# An inadvertent funny opera review, a funny backstage story...



## katdad (Jan 1, 2009)

I shared some funny stories of my experiences in a small but authentic opera company, singing with them 4+ years, mostly chorus with some roles, comprimario and such. Listening to a CD of Manon last week I was reminded of another funny story...

We were doing Manon, which is a fairly large cast and "fancy" opera for a small company, but the opera went off very well, no disasters, no real problems.

Now as you understand, for reasons that are principally economic, there aren't many black opera singers. This isn't the topic however, just a statement of fact.

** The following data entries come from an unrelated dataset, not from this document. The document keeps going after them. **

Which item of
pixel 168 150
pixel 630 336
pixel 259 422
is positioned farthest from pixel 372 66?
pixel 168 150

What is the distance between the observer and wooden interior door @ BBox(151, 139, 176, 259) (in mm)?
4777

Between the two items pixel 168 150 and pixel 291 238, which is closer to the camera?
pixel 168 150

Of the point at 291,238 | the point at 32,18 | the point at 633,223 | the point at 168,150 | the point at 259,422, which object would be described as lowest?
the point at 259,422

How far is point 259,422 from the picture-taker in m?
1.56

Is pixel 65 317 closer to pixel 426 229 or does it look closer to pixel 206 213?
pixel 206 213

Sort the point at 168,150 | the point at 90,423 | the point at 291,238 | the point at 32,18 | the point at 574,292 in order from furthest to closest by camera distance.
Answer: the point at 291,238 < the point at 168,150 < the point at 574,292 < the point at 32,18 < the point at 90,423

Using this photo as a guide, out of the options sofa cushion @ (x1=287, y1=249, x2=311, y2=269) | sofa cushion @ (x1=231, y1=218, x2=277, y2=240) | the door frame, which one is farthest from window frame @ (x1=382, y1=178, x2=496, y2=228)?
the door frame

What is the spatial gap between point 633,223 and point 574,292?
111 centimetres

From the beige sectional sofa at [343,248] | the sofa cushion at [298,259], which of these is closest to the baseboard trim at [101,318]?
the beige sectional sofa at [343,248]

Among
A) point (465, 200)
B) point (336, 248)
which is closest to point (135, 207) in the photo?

In our production, we had a few black singers who'd come and go in our roles, hired for the part, and one year we had a black mezzo in our chorus. Well, here's this fairly large cast in Manon and just by chance, we had only one black singer, a really fun guy, baritone from LA, I forget his name and I'm too lazy to check my opera notes, so let's call him Bill Jones. He was singing the role of Lescaut (Manon's cousin).

Well, we had a successful premiere and we got reviewed by the newspaper. The particular arts and music reviewer who wrote the Manon review was one of those writers who feel they need to use lots of unique adjectives and adverbs to their review, showing off that they've got a thesaurus I suppose.

The review was quite favorable, the reviewer speaking well of each principal singer, and when it came to Bill Jones who sang Lescaut, he said "... Mr. Jones lends a certain color to his role..."

Now there are maybe 200 adjectives that could have been used, but to use the word "color" while discussing the only black singer in the cast?

So we all began to appear the next afternoon for a quick rehearsal to iron out some rough spots prior to our 2nd performance, and in the dressing room, as is usual, someone had posted the review.

We were sitting around, looking through our music, getting ready to put on costumes and makeup, when someone said, "Hey, Bill, did you see the review? It says that you lend color to the role."

Naturally Bill had already seen the review, but he pretended ignorance, went to the bulletin board and read out loud... "... lends COLOR to his role..." and then he stood in the center of the dressing room and looked at his own arm, pinched his skin, examined it carefully, and spoke loudly and excitedly (in this awful, stereotyped US southern black patois), "Look! Ah IS got got color! The man be right! Ah IS lendin' color to my role!"

Then Bill ran around the room to all of us, displaying his arm, "Look! Look at me! Ah IS lending color!"

And naturally we all collapsed in laughter.


----------